Ma di questo confronto che mantiene intatta tutta la sua attualità e che chiunque può leggere nel testo di Shakespeare che cosa resta ne Il mercante di Venezia film? Quando il regista ha scelto di censurare o di stravolgere ogni discussione, oppure di trasformare talune significative scene in occasioni caricaturali, ha tolto allo spettatore la possibilità di comprendere la natura del dramma. Quando ha sorvolato, o al contrario caricato di significati inesistenti, personaggi e oggetti, ha mancato di cogliere e far cogliere la complessa trama soggiacente al testo. Così è scomparsa la figura di Lancillotto, alter-ego dello stesso Shakespeare; al contrario, caricando di ambigue allusioni il legame tra Bassanio e Antonio, si è volgarmente accennato alla presunta omossessualità del drammaturgo. Una citazione a parte merita il disgustoso indulgere sulla scena della quasi esecuzione di Antonio che inevitabilmente richiama e asseconda la pretesa avidità ebraica di sangue cristiano.
E perciò, nonostante l’apparente buona volontà di cui hanno fatto sfoggio regista, staff e attori protagonisti, il film Il mercante di Venezia, finisce per essere non solo un brutto film, ma persino un film antisemita. Proprio perché, ignorando tutti i veri temi dibattuti nel testo, focalizza l’attenzione in modo quasi morboso su quell’unico oggetto, l’ebraismo, che è, sì, occasione del discorso, ma non è al centro del discorso. E che si tratti di una lettura superficiale, lo si intuisce subito, persino dalla pedante introduzione (che nelle intenzioni degli autori dovrebbe spiegare ambiente ed epoca storica in cui il dramma ha luogo), dove la parola usura (termine latino per definire il ‘prestito ad interesse’) è utilizzata impropriamente per dare ragione della professione dell’ebreo Shylock.
Niente di questo film è gradevole.

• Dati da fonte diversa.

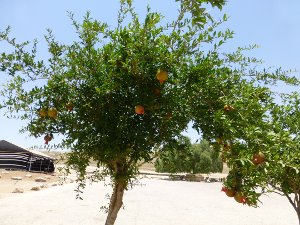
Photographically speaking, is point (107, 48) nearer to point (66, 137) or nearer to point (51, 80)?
point (51, 80)

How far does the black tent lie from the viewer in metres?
39.7

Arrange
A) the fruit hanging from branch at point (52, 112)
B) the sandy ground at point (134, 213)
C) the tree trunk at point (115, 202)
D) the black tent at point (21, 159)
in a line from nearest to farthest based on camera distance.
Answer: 1. the fruit hanging from branch at point (52, 112)
2. the tree trunk at point (115, 202)
3. the sandy ground at point (134, 213)
4. the black tent at point (21, 159)

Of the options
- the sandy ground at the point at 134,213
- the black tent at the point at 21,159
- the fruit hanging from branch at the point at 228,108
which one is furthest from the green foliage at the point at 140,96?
the black tent at the point at 21,159

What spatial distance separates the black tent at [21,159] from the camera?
3966 centimetres

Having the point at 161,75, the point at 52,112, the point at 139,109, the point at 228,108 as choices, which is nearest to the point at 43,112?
the point at 52,112

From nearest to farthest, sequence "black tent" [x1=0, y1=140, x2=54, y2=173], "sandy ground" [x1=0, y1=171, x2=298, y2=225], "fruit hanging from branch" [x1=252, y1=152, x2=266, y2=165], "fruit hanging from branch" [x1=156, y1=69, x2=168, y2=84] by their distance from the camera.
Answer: "fruit hanging from branch" [x1=252, y1=152, x2=266, y2=165] < "fruit hanging from branch" [x1=156, y1=69, x2=168, y2=84] < "sandy ground" [x1=0, y1=171, x2=298, y2=225] < "black tent" [x1=0, y1=140, x2=54, y2=173]

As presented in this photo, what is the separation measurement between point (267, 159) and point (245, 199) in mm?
524

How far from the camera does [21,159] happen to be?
1587 inches

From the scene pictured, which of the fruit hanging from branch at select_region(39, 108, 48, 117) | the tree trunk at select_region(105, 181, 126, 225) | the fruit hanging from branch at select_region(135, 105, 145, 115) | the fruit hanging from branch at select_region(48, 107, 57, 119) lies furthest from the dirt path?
the fruit hanging from branch at select_region(135, 105, 145, 115)

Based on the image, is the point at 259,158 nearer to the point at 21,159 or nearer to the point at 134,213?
the point at 134,213

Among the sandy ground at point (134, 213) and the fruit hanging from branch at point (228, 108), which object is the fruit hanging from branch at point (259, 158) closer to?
the fruit hanging from branch at point (228, 108)

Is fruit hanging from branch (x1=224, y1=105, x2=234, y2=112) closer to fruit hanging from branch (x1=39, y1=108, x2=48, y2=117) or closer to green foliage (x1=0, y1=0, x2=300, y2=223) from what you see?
green foliage (x1=0, y1=0, x2=300, y2=223)

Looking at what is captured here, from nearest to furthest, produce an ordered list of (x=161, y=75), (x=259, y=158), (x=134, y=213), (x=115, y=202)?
(x=259, y=158) → (x=161, y=75) → (x=115, y=202) → (x=134, y=213)

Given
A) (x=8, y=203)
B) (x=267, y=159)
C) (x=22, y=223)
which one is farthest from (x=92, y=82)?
(x=8, y=203)
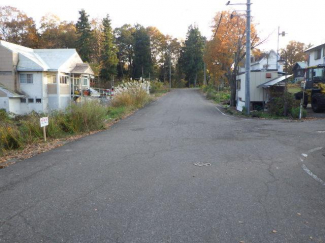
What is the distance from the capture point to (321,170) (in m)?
6.57

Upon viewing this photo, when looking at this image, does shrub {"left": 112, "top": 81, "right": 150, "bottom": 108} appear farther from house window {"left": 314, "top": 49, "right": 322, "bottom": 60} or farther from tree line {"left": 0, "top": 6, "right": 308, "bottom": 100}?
house window {"left": 314, "top": 49, "right": 322, "bottom": 60}

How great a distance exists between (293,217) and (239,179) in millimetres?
1784

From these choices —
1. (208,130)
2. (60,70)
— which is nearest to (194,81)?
(60,70)

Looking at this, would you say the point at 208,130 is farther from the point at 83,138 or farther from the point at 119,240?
the point at 119,240

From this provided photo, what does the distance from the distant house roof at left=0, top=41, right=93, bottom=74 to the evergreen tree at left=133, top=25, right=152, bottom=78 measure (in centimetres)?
2740

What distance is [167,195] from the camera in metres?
5.04

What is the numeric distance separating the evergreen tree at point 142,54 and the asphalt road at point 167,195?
55128 mm

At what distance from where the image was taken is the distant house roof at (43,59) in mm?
30000

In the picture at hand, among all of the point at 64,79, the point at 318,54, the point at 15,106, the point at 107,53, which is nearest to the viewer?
the point at 15,106

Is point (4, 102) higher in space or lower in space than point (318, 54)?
lower

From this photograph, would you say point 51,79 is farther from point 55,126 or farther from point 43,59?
point 55,126

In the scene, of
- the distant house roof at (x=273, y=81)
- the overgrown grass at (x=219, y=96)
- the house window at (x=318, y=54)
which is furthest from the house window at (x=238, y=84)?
the house window at (x=318, y=54)

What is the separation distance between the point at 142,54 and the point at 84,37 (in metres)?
15.8

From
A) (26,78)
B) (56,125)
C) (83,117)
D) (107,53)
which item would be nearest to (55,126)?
(56,125)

Le pesanti scenografie baroccheggianti, i costumi sfarzosi, le tinte fosche, le immagini ad effetto, il ridicolo via-vai senza senso dei personaggi creano un’atmosfera ora cupa ora ridondante come un soverchiante diversivo che distrae e toglie il respiro. Persino gli interpreti, a parte un Al Pacino talvolta istrionesco, appaiono inadeguati; troppo giovane, quasi efebica, l’interprete di Porzia, ambigui Bassanio e Antonio, anonima Nerissa, caricaturali tutti gli altri.
Siamo assai lontani dalle classiche e trasparenti atmosfere di Branagh. Ma forse, al di là delle intenzioni dichiarate nelle interviste, ciò che si voleva ottenere col film è la solita banale furbata: raccogliere un successo gratuito e a buon mercato argomentando superficialmente su temi ebraici.